Technical analyst Akash Girimath sets the next levels for DOGE and SHIB as they prepare to complete a series of patterns shaped by a multi-month downtrend…
How can Shiba Inu (SHIB) benefit from the next rally?
Shiba Inu price action between January 5 and February 8 formed a circular bottom pattern, as we have covered in the cryptokoin.com analysis. The second half of the model, although not yet completed, provides an opportunity for early investors to enter. The technical formation is a bottom reversal pattern predicting a 38% rise. The target is obtained by measuring the depth of the circle and adding it to the breakout point at $0.0000329: $0.00000454. According to analyst Akash Girimath, $0.0000265 entry from the current position could be suitable for a possible rally and would represent 70% gain. Also, the daily demand zone stretching from $0.0000235 to $0.0000255 makes the rise challenging for early market participants. While things are looking extremely optimistic for
SHIB price, traders need to be cautious until a break above $0.0000329 occurs. Failure to do so could increase downside risk. If buyers fail to sustain SHIB above $0.0000235, a possible lower low (LL) will invalidate the bullish argument. In such a case, a 10% drop can be expected to retest the March 13 low of $0.0000211.
Why can Dogecoin price consolidation result in an explosive rally?

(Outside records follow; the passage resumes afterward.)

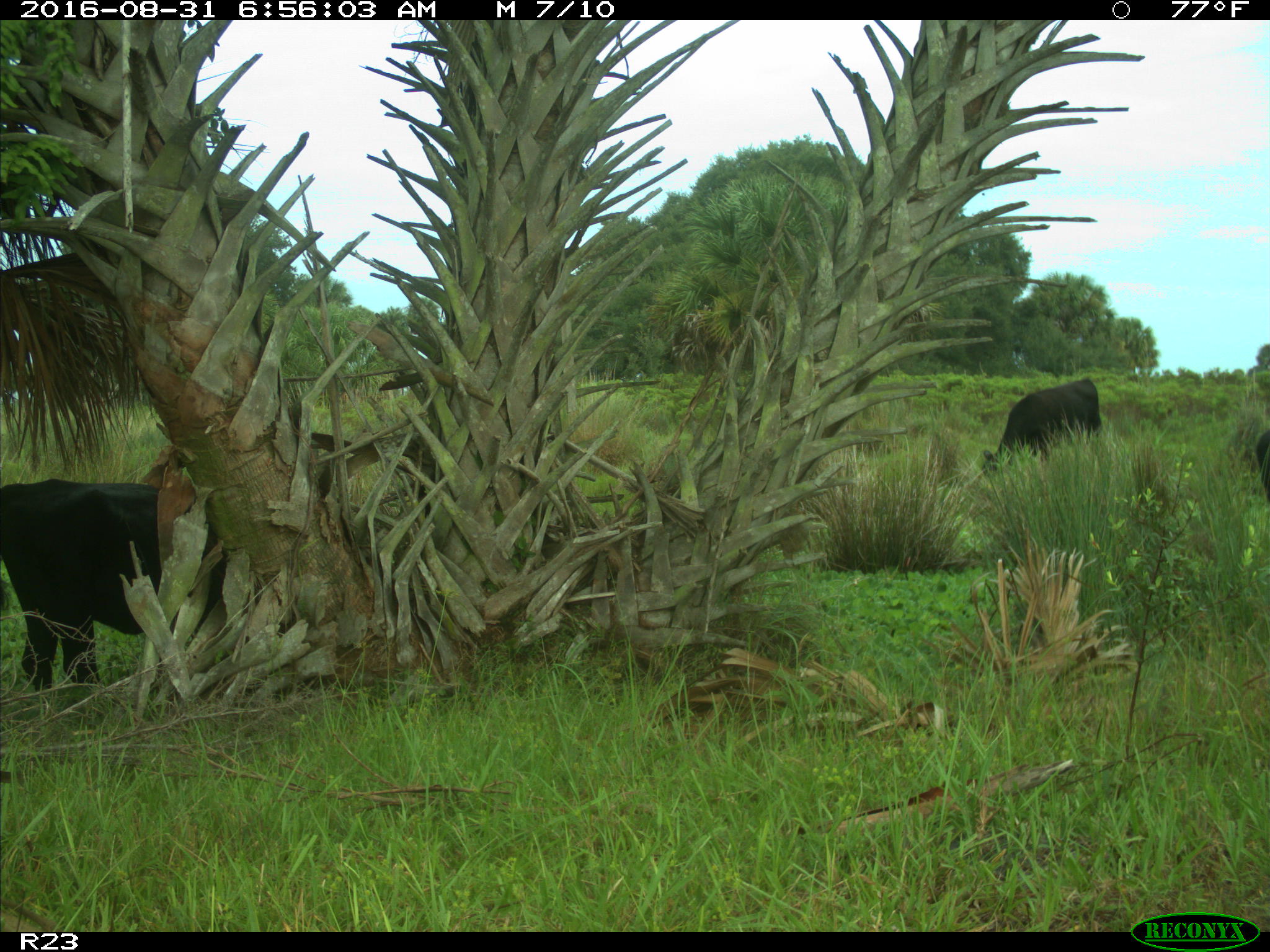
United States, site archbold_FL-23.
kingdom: Animalia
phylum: Chordata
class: Mammalia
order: Artiodactyla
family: Bovidae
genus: Bos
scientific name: Bos taurus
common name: domestic cow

Dogecoin is a little more active than Shiba. DOGE price rose 40% between March 13 and 28, hitting $0.153. This explosive move created an appearance, also known as the demand zone, which helped prolong the uptrend. The support area extends from $0.127 to $0.137 and DOGE is currently hovering above it. After another consolidation above this range, it could extend the trend towards the $0.163 and $0.194 weekly resistance levels. In total, this increase will represent a 50% gain from the current position of $0.144.
Technically, regardless of the bullish outlook for Dogecoin price, a sudden crash for Bitcoin could impact DOGE without any reversal. In such a case, a daily candlestick near $0.127 will invalidate the bullish argument. This development could lead DOGE to drop further to the $0.109 support level.